February 06, 2025 (MLN): VIS Credit Rating Company Limited (VIS) has reaffirmed entity ratings of Blessed Textiles Limited (PSX: BTL) at ‘A/A1’ (Single A /A One).

Medium to long-term rating of ‘A’ reflects good credit quality and adequate protection factors.

Risk factors may vary with possible changes in the economy.

Short-term rating of ‘A1’ signifies Strong likelihood of timely repayment of short-term obligations with excellent liquidity factors.

Outlook on the assigned ratings remains ‘Stable’.

Previous rating action was announced on September 26, 2023.

Ratings continue to underscore the company's 37-year legacy in yarn production, mainly for the export market geared towards denim manufacturing, as well as offerings in greige fabrics.

This standing is further supported by strong sponsor group strength and sustained client relations.

Ratings reflect the business risk arising from a high-interest rate environment, inflationary pressures, volatility in raw material prices, and the ongoing energy crisis in the country.

They also account for the sensitivity of textile exports to the economic health and regulations of key export destinations.

Moreover, all these factors pose a challenge to the sector over the medium term in terms of margin sustainability and future growth.

The assessment of the financial risk profile reflects growth in exports (including indirect exports) as it makes up over 59% of total revenue.

The reaffirmed ratings also reflect strong revenue growth.

However, margins were adversely impacted during the review period on account of higher raw material costs, rising energy costs, changes in tax regime and costly financing.

The liquidity profile remains adequate with improvement in the cash conversion cycle.

Whereas debt coverages were strained as DSCR was below 1x by end of FY-24 and 1QFY-25.
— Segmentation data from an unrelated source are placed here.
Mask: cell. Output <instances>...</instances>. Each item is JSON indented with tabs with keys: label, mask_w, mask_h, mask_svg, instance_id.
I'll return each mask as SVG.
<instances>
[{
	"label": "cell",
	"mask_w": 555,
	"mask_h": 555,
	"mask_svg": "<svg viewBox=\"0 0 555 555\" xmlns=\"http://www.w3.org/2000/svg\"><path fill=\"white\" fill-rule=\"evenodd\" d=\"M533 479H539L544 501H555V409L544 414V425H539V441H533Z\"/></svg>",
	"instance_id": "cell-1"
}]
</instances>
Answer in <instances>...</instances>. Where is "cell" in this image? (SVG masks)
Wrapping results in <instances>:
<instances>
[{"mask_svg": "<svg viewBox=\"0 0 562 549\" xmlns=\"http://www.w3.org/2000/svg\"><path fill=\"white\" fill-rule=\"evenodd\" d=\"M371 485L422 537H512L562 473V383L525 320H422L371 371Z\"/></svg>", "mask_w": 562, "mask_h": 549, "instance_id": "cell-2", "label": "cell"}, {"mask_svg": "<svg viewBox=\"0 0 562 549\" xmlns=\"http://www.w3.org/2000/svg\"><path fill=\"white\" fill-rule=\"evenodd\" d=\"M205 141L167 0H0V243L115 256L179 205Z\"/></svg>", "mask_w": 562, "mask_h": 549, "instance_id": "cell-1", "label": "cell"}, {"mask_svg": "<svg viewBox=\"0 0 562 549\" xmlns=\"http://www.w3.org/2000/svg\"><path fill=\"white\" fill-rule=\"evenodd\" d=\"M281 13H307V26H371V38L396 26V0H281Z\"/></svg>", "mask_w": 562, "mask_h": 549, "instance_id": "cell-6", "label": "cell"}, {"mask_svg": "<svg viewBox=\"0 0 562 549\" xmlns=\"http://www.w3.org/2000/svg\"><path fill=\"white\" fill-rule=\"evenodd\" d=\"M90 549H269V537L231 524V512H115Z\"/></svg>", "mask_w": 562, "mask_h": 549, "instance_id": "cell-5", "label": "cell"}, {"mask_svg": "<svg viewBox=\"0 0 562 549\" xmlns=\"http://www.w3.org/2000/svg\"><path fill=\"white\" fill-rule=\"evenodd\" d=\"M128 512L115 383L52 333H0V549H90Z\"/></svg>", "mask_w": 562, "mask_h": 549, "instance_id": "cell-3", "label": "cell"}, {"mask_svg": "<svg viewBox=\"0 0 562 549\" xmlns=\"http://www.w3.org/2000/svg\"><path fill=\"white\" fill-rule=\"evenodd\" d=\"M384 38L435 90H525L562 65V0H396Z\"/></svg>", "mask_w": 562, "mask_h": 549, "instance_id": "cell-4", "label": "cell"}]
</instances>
Whereas Capitalization profile remained intact.

Nevertheless, Management expects a rebound in the second half of the fiscal year as raw material prices stabilize and transition towards renewable sources of energy together with fall in interest rates would provide support to margins.

Going forward, improvement in profitability, debt coverage and realization of recovery plans is critical for assigned ratings.